For decades, millions of people chased the American Dream: A good job, a small family, a white picket fence, and a nice home. Today, however, younger generations are running after something entirely different. Saddled with student loan debt and few solid job prospects, many millennials are forgoing homeownership in favor of renting. Aside from the freedom from maintenance fees and upkeep costs, renting also gives this group the flexibility to make a move if a promising opportunity arises.
As more and more millennials have opted not to buy homes, the demand for rentals has skyrocketed leading to a boom in the construction of rental apartments, according to an article in Mortgage News Daily.

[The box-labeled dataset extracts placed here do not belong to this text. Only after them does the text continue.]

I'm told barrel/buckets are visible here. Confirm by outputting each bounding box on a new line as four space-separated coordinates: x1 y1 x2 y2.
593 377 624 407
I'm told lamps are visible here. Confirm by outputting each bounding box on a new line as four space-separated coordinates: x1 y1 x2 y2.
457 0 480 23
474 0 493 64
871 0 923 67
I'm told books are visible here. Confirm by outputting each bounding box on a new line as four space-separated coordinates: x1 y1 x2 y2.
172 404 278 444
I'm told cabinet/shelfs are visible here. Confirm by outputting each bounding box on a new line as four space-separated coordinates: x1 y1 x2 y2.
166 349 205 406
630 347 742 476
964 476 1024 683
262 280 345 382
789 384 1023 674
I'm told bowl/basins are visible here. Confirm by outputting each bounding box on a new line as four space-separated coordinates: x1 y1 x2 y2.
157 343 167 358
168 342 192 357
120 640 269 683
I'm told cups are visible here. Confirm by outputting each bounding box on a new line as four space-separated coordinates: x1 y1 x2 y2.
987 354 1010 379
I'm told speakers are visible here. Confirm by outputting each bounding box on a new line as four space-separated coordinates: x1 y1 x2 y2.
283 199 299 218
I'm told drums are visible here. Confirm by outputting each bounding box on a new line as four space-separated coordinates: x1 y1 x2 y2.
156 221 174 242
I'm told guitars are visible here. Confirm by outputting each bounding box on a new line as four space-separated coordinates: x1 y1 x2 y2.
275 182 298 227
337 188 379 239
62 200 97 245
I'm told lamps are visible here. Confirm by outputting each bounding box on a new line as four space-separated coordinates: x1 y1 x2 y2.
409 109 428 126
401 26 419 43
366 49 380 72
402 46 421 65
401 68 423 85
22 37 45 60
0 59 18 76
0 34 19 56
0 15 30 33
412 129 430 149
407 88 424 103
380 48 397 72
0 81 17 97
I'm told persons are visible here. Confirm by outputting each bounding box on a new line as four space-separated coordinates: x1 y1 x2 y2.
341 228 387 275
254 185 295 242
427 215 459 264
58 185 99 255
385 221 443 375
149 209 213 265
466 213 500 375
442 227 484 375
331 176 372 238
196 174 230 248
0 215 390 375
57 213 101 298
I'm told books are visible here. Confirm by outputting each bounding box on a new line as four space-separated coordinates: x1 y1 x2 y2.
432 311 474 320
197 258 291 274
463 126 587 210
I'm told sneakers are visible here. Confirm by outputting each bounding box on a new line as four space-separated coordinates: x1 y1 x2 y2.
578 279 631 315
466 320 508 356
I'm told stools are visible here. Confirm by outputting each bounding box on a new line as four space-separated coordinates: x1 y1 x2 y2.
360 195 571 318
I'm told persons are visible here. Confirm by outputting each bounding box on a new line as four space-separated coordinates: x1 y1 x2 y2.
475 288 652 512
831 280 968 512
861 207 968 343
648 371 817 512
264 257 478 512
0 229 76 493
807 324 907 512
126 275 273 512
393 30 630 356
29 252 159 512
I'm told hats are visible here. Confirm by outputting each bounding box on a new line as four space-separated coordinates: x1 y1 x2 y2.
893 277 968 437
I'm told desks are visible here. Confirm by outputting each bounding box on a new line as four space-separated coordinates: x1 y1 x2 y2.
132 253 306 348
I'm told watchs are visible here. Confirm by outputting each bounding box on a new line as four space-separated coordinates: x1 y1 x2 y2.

In July, multifamily housing starts rose to a “seasonally adjusted rate of 1.09 million units and on the adjusted basis was the highest monthly start rate in six years, 101,000 units.” Additionally, the “absorption rate of rental units has also picked up and the most recent figures for newly built, unfurnished, unsubsidized apartments puts rentals at the fastest pace in a decade,” according to a report by Freddie Mac.
This increase in demand, as one could probably assume, is “reciprocal of the decline of overall home ownership” in America which fell to the lowest rate since 1995 (64.7%) in the second quarter of this year. A demand for the construction of more rental units has also been driven by falling vacancy rates which currently sit at their lowest levels in 14 years.
Overall, the multifamily sector is expected to be the continued “bright spot” in housing as construction on single-family residences struggles to recover following last decade’s market crash.